Complications Une seule diplopie de novo a été déplorée chez un patient ayant subi une double décompression orbitaire. Seul un patient a eu une sinusite maxillaire postopératoire, par empiétement du tissu adipeux sur l’ostium maxillaire, qui a été résolu par l’opération de CaldwellLuc.
Discussion Historiquement, la technique chirurgicale la plus populaire utilisée en otorhino-laryngologie était la décompression trans-antrale.
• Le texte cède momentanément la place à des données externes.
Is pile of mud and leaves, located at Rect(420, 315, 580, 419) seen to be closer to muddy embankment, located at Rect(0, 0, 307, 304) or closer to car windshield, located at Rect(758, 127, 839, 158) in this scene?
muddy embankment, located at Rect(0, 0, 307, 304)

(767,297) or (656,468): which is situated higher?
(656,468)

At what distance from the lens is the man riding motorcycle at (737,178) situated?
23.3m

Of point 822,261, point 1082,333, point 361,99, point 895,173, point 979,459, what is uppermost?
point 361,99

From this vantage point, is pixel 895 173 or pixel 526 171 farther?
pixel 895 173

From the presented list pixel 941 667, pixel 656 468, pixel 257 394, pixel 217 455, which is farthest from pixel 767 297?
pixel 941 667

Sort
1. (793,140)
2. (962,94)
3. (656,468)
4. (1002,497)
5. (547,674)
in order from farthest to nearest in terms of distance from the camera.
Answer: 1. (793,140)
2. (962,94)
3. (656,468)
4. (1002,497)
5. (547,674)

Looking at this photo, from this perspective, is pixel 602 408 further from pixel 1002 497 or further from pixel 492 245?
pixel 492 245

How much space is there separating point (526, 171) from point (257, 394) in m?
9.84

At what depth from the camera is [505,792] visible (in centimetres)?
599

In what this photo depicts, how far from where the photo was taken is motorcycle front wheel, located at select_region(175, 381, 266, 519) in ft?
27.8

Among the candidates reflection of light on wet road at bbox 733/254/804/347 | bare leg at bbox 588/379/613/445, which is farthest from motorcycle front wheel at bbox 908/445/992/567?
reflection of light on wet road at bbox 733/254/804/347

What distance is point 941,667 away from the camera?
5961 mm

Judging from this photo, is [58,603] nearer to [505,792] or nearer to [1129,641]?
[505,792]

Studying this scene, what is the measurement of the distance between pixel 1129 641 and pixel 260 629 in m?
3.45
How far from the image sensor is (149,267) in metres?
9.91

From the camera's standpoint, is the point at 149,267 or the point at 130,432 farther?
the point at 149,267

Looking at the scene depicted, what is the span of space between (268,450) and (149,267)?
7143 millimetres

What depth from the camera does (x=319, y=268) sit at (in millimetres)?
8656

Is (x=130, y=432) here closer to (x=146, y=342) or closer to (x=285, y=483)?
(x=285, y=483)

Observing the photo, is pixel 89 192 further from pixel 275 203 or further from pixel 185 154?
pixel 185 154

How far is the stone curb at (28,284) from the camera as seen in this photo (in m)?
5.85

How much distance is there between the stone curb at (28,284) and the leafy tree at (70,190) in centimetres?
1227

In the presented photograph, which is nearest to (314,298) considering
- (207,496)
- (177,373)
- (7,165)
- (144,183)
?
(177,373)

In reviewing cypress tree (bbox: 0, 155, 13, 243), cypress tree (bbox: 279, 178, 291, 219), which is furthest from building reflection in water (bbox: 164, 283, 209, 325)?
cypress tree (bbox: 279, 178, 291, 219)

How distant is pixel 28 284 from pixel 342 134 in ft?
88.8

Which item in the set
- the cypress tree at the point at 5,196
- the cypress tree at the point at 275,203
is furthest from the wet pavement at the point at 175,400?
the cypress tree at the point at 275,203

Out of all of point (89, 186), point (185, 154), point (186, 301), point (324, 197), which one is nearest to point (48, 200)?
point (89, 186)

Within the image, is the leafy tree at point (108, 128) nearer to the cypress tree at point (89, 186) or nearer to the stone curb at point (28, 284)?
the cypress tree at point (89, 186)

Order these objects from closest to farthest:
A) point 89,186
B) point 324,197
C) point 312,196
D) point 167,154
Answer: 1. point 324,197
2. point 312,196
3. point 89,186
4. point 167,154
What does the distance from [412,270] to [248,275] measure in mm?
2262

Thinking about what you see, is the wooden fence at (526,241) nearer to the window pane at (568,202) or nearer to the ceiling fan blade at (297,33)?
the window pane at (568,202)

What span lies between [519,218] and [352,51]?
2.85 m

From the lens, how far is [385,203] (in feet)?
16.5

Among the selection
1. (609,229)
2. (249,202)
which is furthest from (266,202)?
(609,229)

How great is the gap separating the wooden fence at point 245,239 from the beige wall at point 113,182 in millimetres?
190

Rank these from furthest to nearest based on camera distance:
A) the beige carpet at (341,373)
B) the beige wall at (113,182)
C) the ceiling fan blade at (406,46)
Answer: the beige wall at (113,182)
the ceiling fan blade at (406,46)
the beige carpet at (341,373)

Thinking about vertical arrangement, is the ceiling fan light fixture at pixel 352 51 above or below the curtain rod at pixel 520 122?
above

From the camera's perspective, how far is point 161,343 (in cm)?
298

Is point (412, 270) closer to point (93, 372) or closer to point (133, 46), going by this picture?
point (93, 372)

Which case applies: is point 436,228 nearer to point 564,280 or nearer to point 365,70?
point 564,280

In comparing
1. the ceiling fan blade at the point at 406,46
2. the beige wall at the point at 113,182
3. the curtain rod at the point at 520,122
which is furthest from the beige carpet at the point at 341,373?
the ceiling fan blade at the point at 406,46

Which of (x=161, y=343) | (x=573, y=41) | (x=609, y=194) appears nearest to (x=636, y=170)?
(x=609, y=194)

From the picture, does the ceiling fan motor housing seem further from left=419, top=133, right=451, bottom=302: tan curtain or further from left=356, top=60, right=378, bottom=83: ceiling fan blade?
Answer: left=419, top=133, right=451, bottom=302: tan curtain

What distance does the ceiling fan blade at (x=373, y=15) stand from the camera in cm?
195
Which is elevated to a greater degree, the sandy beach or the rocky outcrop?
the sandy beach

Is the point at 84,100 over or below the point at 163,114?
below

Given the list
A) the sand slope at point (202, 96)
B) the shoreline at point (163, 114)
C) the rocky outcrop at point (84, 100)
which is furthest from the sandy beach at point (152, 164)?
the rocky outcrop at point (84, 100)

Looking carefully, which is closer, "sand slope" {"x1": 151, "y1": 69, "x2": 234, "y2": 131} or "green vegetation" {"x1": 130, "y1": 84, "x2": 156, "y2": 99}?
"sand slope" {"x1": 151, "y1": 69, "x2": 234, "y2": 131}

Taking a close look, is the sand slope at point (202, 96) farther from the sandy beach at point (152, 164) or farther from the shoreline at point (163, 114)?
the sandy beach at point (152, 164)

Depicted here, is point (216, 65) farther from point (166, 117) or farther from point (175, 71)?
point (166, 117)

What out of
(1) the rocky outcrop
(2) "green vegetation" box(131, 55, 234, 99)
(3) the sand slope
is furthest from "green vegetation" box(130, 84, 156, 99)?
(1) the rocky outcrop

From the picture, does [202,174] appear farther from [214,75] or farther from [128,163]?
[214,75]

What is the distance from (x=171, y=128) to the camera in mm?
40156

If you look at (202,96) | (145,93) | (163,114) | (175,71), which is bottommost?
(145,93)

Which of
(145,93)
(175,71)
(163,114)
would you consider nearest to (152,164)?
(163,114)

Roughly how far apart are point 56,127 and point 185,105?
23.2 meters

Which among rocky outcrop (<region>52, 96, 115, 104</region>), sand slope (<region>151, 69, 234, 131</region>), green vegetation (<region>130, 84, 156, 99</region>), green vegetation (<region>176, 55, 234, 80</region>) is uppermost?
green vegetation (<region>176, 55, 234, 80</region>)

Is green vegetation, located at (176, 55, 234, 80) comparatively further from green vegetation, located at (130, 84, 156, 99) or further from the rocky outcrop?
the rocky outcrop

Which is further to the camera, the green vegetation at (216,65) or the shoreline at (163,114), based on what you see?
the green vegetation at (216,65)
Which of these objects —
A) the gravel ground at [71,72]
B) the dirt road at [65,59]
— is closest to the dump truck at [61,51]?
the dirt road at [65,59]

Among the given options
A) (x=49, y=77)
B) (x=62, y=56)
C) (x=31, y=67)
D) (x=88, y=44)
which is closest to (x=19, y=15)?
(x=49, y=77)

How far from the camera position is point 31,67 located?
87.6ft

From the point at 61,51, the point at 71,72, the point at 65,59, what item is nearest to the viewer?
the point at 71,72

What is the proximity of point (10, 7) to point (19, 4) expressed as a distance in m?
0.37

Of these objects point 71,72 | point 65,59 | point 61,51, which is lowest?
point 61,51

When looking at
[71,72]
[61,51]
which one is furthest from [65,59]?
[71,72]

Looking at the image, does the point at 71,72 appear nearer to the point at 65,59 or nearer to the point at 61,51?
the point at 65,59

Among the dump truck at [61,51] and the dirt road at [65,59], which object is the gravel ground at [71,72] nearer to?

Les avantages avec l’approche trans-antrale étaient l’absence de cicatrice externe, une
bonne visualisation et un bon accès à l’apex orbitaire chez les patients présentant une compression optique du nerf. L’inconvénient principal était le risque élevé de diplopie postopératoire chez les patients présentant une fonction visuelle normale avant l’intervention. Plus récemment les chirurgiens ont combiné les avantages de l’approche endoscopique de la paroi médiale à ceux de l’approche trans-antrale du plancher, dans une opération nommée « approche combinée ». Actuellement, la chirurgie orbitaire médiale et latérale des parois pour la décompression symétrique est également employée par beaucoup de chirurgiens. Dans notre étude, une différence significative dans la réduction de l’exophtalmie a été mise en évidence entre la décompression de deux parois et la décompression de trois parois orbitaires et ce sans augmenter le risque opératoire. Bien que nos résultats soient encourageants, une étude avec un plus grand nombre de patients est nécessaire.